|
U kunt in het infotainment vastleggen welke portieren met de centrale vergrendeling worden ontgrendeld.
In het infotainment de toets MENU > Wagen > linkerkeuzetoets > Wageninstellingen > Centrale vergrendeling kiezen.
Portierontgrendeling - u kunt vastleggen, of bij het ontgrendelen alle portieren worden ontgrendeld of alleen het bestuurdersportier. De achterklep wordt bij alle ook ontgrendeld. Als u bij wagens met comfortsleutel* Bestuurdersportier instelt, wordt alleen het portier ontgrendeld, waarvan u de portiergreep vastpakt.
Bij de instelling Bestuurdersportier worden alle portieren en de achterklep ontgrendeld, als u tweemaal op de knop op de sleutel met radiografische afstandsbediening drukt.
Achterklepgreep blokkeren - als u aan kiest, kan de achterklep niet met de handgreep worden geopend. De achterklep kan in dit geval met de knop op de sleutel met radiografische afstandsbediening of met de knop* in het bestuurdersportier worden geopend. Bij wagens met comfortsleutel* kunt u de achterklep met de handgreep blijven openen, als een geautoriseerde sleutel met radiografische afstandsbediening zich in de buurt van de naderingssensor* bevindt.

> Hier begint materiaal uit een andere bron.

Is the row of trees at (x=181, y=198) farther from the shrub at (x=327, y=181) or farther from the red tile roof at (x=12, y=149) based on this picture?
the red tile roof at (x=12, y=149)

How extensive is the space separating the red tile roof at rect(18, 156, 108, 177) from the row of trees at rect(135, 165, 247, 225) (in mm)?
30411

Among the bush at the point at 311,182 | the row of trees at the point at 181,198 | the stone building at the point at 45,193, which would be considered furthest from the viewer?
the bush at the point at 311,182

Spiegels inklappen* - als u aan kiest, klappen de buitenspiegels automatisch in, als u op de knop op de sleutel met radiografische afstandsbediening drukt of de sensor* in de handgreep aanraakt.
Vergrendelen tijdens rijden1) - als u aan kiest, wordt uw wagen tijdens het rijden automatisch vergrendeld. Alle portieren en de achterklep worden vergrendeld.
Vergrendelingstoon1) - als u Aan kiest, klinkt er bij het vergrendelen van de wagen een akoestisch signaal.